There are, broadly speaking, two schools of thought on this. Idealists argue that America should try to spread its ideals. They argue that making more countries democratic will bring peace to the world. They point to the fact that, arguably, no two democratic nations have ever gone to war with one another.
Realists, on the other hand, say only force and the threat of force can bring peace to the world. To them, America's national security policy should only be driven by the desire to make the US stronger and more secure, regardless of whether that is done in an ethical way. They would point to the Iraq War as an example of how we messed up by trying to export our ideals instead of just concentrating on eliminating real dangers to the US.

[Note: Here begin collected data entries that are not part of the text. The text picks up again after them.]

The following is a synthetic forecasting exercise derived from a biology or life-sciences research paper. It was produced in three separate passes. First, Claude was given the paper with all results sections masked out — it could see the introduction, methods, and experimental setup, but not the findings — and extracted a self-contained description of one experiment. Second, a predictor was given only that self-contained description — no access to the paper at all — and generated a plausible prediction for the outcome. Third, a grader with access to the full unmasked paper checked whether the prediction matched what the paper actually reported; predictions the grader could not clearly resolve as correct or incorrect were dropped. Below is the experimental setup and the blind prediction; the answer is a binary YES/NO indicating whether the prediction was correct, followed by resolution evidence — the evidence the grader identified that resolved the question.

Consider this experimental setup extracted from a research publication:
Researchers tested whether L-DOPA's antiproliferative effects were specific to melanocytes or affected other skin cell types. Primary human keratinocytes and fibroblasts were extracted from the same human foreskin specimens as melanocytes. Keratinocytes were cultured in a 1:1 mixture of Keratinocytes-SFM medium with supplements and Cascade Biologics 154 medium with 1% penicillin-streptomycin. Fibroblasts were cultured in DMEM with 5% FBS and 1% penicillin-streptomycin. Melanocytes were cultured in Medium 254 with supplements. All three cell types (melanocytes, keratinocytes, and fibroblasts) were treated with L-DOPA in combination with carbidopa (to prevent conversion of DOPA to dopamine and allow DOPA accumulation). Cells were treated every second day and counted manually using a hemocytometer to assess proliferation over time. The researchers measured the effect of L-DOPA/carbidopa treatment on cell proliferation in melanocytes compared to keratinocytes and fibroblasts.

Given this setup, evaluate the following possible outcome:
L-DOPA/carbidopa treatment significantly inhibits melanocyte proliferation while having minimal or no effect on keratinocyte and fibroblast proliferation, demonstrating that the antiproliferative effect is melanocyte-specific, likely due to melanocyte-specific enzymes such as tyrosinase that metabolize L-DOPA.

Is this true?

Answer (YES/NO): NO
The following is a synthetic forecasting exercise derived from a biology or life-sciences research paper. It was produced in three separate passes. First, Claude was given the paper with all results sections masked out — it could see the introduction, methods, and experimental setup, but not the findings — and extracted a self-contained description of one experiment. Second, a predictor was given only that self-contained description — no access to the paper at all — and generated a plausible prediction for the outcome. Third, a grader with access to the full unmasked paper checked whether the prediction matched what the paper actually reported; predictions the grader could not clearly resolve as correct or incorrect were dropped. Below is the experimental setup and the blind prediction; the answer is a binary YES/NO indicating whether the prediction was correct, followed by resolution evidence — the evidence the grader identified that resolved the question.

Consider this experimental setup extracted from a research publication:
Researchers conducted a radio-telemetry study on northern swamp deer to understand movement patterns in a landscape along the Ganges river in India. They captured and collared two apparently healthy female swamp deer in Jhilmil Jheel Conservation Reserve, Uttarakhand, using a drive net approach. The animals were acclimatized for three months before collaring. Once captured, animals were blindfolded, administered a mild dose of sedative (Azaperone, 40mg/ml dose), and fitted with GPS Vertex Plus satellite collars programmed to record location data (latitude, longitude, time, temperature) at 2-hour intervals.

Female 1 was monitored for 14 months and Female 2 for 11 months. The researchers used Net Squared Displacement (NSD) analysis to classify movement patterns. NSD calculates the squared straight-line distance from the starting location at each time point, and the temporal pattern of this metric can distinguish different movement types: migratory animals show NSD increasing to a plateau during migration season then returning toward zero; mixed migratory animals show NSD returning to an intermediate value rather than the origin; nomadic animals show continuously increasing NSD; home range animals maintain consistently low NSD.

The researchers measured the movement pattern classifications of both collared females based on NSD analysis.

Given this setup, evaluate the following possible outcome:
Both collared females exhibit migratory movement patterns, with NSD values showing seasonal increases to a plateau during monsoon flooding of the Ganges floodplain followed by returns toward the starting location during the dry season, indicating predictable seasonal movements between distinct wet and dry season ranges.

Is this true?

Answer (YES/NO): NO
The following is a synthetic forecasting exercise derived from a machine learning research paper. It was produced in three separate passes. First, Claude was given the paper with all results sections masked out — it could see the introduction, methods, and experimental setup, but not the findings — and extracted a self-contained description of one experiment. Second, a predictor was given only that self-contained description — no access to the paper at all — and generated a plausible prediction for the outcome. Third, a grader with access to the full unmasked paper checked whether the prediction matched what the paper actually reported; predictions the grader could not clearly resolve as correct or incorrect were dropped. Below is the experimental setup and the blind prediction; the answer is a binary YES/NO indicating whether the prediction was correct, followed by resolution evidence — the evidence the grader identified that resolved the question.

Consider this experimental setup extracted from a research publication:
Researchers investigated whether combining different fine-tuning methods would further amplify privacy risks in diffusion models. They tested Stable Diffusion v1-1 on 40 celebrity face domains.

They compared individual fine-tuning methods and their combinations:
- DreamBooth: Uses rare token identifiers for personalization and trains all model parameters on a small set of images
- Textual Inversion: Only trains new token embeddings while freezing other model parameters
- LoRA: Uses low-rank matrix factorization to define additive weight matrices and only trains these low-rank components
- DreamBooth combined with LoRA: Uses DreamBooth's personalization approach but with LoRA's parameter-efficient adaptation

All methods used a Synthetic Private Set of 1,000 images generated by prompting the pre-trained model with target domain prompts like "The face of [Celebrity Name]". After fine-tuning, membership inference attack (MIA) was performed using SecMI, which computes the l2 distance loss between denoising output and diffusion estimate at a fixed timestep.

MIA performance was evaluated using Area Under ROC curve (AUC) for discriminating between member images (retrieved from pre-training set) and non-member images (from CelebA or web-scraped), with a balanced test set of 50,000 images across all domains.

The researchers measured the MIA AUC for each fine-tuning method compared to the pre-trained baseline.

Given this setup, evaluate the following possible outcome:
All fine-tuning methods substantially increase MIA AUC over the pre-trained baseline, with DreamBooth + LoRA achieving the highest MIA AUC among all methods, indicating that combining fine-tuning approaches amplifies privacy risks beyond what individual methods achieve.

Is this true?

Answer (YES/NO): YES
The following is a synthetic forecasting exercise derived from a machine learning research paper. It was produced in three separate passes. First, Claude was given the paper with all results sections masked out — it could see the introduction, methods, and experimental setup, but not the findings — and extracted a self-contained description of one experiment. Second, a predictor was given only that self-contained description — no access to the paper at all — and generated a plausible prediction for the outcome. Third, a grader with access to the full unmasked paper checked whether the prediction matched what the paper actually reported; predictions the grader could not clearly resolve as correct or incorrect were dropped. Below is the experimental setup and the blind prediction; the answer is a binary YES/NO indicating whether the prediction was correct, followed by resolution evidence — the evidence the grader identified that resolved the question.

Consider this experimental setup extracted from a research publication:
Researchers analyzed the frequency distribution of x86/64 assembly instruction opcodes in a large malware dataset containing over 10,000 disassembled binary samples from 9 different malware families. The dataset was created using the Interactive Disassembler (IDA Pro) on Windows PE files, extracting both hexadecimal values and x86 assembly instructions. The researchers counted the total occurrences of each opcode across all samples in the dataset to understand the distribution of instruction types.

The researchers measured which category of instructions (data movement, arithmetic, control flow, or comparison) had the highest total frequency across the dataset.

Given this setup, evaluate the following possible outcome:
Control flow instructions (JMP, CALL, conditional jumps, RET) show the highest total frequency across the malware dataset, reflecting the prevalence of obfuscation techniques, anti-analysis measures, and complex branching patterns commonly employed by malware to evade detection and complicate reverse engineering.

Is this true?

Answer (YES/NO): NO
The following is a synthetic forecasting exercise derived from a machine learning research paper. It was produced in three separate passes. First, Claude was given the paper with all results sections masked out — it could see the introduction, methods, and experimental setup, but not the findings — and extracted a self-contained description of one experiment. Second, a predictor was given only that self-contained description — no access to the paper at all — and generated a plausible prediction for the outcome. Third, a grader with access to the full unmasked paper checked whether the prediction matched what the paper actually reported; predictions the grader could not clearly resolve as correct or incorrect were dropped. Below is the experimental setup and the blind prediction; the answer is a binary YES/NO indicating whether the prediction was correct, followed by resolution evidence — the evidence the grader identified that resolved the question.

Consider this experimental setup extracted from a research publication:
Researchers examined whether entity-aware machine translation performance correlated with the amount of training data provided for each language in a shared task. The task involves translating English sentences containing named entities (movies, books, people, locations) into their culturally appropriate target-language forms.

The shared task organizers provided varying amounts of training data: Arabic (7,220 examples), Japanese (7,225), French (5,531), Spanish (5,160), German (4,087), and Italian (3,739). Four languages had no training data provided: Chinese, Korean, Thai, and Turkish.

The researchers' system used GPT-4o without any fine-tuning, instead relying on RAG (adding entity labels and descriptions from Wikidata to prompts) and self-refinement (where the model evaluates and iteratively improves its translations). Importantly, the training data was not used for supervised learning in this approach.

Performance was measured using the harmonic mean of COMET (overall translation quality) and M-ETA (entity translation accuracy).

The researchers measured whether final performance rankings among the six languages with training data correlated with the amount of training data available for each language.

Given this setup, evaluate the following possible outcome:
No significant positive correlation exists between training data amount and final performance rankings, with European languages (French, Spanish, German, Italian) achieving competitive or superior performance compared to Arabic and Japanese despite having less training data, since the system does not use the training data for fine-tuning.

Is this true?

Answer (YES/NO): NO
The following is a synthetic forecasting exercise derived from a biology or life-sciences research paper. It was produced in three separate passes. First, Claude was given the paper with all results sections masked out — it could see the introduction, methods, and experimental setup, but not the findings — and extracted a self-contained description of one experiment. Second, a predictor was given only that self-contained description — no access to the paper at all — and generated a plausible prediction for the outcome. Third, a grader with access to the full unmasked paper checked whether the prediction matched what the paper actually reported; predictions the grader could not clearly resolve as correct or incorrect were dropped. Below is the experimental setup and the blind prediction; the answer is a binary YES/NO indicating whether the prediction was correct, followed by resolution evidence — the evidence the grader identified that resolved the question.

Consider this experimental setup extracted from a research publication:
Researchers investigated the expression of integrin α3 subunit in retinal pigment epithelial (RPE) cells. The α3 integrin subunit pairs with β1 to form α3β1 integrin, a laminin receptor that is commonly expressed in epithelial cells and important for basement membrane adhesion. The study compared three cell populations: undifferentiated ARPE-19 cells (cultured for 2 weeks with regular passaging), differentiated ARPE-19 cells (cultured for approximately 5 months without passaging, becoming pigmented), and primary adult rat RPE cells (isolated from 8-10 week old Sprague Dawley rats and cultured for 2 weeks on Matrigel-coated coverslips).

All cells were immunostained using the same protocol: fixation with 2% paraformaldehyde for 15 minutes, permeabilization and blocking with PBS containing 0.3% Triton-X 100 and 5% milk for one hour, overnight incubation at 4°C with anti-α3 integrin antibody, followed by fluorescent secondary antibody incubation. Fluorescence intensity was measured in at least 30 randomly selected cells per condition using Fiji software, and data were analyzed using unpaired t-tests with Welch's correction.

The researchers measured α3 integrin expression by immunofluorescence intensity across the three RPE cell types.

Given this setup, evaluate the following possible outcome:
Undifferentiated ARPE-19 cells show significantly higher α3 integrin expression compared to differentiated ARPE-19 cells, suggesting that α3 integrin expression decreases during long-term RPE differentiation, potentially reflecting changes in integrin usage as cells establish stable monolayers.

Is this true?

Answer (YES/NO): NO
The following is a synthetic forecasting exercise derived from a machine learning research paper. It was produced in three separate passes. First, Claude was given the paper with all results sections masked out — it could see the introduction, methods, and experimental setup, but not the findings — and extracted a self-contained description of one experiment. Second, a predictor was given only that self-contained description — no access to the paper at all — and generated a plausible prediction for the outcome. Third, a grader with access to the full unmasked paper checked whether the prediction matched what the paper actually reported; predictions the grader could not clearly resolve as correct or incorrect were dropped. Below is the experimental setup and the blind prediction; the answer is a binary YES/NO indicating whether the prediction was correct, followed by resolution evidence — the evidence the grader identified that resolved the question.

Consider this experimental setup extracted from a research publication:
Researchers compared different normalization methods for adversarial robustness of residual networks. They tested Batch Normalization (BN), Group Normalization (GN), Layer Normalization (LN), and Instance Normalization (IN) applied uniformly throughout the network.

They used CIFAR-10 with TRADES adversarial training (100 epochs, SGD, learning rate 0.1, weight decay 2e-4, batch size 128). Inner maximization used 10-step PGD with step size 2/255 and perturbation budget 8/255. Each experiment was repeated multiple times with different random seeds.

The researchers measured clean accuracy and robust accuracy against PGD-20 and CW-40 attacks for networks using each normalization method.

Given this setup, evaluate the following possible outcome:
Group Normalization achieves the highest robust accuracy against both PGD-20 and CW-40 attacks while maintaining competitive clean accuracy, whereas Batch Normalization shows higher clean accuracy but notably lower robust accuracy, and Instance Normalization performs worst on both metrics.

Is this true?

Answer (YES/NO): NO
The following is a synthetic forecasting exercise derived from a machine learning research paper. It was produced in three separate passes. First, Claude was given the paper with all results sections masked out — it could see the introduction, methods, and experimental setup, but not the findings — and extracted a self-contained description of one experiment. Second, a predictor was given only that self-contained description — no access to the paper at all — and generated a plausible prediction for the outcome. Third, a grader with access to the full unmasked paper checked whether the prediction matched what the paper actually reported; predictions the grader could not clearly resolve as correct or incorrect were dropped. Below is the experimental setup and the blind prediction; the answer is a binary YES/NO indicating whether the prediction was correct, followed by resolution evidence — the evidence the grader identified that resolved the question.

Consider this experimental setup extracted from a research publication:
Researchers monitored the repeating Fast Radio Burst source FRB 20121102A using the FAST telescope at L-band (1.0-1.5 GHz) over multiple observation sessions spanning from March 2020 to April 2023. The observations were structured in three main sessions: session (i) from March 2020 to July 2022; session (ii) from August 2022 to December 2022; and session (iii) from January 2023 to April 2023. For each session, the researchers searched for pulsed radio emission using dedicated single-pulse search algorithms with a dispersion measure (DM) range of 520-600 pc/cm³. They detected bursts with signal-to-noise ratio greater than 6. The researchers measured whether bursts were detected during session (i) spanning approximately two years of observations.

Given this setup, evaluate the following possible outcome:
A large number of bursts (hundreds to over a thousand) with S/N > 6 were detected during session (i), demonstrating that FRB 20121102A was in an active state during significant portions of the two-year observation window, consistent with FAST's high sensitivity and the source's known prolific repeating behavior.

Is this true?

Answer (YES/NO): NO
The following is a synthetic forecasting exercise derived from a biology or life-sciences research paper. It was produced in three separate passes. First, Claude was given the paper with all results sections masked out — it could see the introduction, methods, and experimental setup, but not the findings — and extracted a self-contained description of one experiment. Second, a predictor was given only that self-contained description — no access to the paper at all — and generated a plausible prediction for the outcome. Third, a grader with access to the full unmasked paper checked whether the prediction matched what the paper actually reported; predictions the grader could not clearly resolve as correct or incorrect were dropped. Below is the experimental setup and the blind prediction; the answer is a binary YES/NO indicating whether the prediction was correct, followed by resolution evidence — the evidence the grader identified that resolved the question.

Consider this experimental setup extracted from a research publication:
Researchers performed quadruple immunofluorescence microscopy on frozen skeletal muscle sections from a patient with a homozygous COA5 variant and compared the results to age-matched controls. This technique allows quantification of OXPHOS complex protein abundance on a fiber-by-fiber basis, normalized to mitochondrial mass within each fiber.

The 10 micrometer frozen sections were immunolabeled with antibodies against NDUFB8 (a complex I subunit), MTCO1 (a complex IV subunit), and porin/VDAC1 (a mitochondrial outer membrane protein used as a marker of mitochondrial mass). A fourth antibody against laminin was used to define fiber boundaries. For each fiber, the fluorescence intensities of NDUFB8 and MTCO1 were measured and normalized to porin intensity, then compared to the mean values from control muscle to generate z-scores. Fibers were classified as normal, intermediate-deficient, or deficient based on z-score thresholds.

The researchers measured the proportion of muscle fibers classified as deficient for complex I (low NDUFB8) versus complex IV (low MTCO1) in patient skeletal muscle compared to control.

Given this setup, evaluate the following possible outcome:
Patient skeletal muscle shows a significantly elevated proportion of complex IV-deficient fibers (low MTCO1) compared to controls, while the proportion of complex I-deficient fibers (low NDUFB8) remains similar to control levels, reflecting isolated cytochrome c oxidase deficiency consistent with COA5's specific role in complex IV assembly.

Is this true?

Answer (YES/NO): YES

As suggested earlier, this is a matter of opinion. Such a question has been brought out into the public discourse in the last nine years following the events of September 11. The argument which was posited to the American public at that time was that some level of restriction on personal freedoms, the basis of American ideals, was needed in order to preserve security and safety. While on some level, this had always been embraced (People always understood that, in public, all individuals had to endure some level of sacrifice of pure freedom in order to enjoy public safety and security), some argue that the measures passed in the days following September 11 went too far in removing much of American ideals in the name of a false sense of security. That is to say, just because ideals were suspended did not mean automatically that safety was guaranteed. Some argue that the passage of the Patriot Act, the detainment of "suspected enemy combatants" without trials or due process, or the notion of "enhanced interrogation techniques" did not serve to make the nation any safer.
Since this time, there has been a more collective voice that has asserted that American pursuit of ideals does not trade off with its pursuit of national security. This line of logic argues that American pursuit of national security aims can be consistent with its commitment to ideals. In this aim, both can be had, and not "either or."
The previous answer pegs the central dispute. Our ideals involve fairness, open and honest international communication, and the idea that consensus can be reached peacefully. On the other hand, war is unfair, and success in war is based on deception more than anything else. I believe Washington and the founding fathers were right in wanting America to lead the way into an era of open and plain-spoken diplomacy, and that alone could go a long way toward solving many of the world's problems. But let's not forget that most countries have always viewed diplomacy as war in disguise, and therefore full of deception. Clausewitz tells us war is politics by force, and let's realize that politics is economics primarily. It's not an accident that Western nations are led by the nose by corporate interests, nor that the "terrorist" element in the current world war crisis is led by rich people also. Ousama bin Laden was a financier, whose family is very wealthy, and he's not the only one. All governments, and non-governmental political movements, have always been led by economic motives. The rank and file may believe the ideals, but the leaders are in it for money and/or power.
America's ideals are important, otherwise we have nothing more to offer the world than the naked lust for power empires have always pursued. The most important point is for us not to forget the reason our country was founded, to give the world an example of a nation led by the people as an informed and empowered electorate. Unfortunately, the lack of real information in our news media and the complacency of the average citizen is a problem. The tendency is to let "the government" handle things, and what is the government but those we elect to do our corporate business? That business has become economic business, not the business of running the country for the benefit of the citizens per se.
But, and here is the real practical problem, intelligence gathering and war must be conducted by deceit or they will fail. In WW II Pres. Roosevelt spent years helping the British and Canadian intelligence services before the US was in the war. The entire Manhattan Project was a secret that began with the "Tube Alloys" project in Britain in the 1930s, and was built on weapons research which had gone on in secret since before the First World War. We must do that which is necessary, but at the same time not exceed what must be done. In the Second World War we had to let bombing raids kill thousands rather than let our enemy know we had broken their codes. Today, we may have to let unpleasant things happen rather than resort to torture or indiscriminate killings of people in the vicinity of legitimate targets, but that is the price we pay no less than the assassination of a real target, although that is murder, too.